Gradeup Magazine: Let's Talk Business #3

By N Shiva Guru|Updated : November 3rd, 2016

Hello wonderful aspirants, today we are talking stock markets and the contributor for these two questions is Mr. Balaji Vishwanathan, a person who ran a Fin Tech Company for a few years. 

Q: Why isn't the trading day for stocks 24 hours?

A: One of the key purposes of a market is to enable trading at a fair price. To do that we need enough number of buyers and sellers.

Imagine buying vegetables from a bazaar. If the bazaar had only one merchant and a lot of buyers, the seller could charge exorbitant amounts. The reverse is also true with a lot of merchants chasing a few buyers.

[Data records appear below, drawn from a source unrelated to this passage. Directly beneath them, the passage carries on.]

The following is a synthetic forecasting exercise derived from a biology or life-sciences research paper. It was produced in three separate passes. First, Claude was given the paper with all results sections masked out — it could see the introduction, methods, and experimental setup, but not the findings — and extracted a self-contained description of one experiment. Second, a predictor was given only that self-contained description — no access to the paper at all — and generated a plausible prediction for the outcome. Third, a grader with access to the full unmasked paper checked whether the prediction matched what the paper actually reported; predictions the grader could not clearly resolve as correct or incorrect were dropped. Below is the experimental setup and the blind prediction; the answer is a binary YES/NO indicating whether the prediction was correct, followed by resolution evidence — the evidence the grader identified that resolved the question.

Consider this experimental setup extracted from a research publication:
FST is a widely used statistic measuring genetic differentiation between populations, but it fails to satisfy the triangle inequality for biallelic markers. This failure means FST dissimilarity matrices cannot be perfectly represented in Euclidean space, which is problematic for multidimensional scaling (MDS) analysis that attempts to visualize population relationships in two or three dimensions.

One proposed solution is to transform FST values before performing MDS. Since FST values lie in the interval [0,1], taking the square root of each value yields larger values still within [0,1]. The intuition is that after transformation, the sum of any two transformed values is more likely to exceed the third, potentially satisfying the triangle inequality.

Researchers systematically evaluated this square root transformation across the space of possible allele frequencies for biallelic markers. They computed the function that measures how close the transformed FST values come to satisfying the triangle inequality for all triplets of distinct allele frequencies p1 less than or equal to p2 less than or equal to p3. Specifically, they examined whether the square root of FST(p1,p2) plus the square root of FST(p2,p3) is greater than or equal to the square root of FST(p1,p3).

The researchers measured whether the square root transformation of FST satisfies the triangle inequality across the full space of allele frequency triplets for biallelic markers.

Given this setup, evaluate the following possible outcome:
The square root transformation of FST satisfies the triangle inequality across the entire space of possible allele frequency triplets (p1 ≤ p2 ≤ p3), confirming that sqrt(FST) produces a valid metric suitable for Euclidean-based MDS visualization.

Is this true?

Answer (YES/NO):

The central tenant of capitalism is to have a lot of buyers and sellers who will help bring fairness to both sides. This is why governments go strong on monopolies and why free trade & competition are holy words in a capitalist’s book.

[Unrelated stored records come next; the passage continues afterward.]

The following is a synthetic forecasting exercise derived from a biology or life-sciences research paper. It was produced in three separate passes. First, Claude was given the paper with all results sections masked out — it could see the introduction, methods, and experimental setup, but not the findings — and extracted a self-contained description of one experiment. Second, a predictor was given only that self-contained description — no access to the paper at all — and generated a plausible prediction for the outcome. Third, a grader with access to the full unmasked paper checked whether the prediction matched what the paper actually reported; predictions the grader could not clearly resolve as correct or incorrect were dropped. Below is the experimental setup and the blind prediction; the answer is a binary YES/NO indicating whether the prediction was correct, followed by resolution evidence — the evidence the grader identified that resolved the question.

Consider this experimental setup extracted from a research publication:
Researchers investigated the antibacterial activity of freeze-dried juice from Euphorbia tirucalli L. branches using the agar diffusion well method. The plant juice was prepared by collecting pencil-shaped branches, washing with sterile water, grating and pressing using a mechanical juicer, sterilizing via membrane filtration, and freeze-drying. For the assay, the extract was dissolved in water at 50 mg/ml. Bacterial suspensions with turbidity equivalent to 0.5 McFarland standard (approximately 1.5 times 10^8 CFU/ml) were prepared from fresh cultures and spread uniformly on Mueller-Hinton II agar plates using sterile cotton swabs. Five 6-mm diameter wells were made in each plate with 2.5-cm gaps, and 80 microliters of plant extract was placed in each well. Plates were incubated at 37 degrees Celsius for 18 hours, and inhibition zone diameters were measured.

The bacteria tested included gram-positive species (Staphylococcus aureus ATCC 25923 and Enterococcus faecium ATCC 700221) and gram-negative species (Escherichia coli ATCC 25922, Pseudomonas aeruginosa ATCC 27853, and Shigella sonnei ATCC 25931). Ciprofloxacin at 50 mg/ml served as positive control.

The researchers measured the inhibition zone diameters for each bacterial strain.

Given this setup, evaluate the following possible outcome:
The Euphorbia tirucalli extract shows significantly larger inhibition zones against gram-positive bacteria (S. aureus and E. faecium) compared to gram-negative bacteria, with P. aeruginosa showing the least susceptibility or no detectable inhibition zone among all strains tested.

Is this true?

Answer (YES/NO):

In a stock market, this concept of having a lot of buyers and sellers is brought in a concept called “liquidity” - it means things are flowing rather than staying stagnant. When you go and sell your share of say Google at a time when there is a lot of liquidity, you will get a fair price for it. There will be a lot of buyers and you will have the choice. The same when you want to buy a share of Google.

This is true when the markets are open and the traders of big banks [market makers] are operating. After the working day, most get home or do other activities [such as absorbing information and doing research]. If you attempt to keep the market open past the working day, you will have fewer traders and the price you get might not be fair. Especially, if you are an inexperienced investor not using limit orders, you could get seriously burnt.

If you are an experienced investor you could try other trading methods to trade after hours in the electronic exchanges, but these tools are deliberately kept out of the reach of novices to protect them from themselves.

In summary, trading hours are needed:

  1. To enable fair pricing through sufficient liquidity
  2. To enable traders absorb information without panic. Major news like earnings announcement or interest rate changes are thus timed when the markets are closed.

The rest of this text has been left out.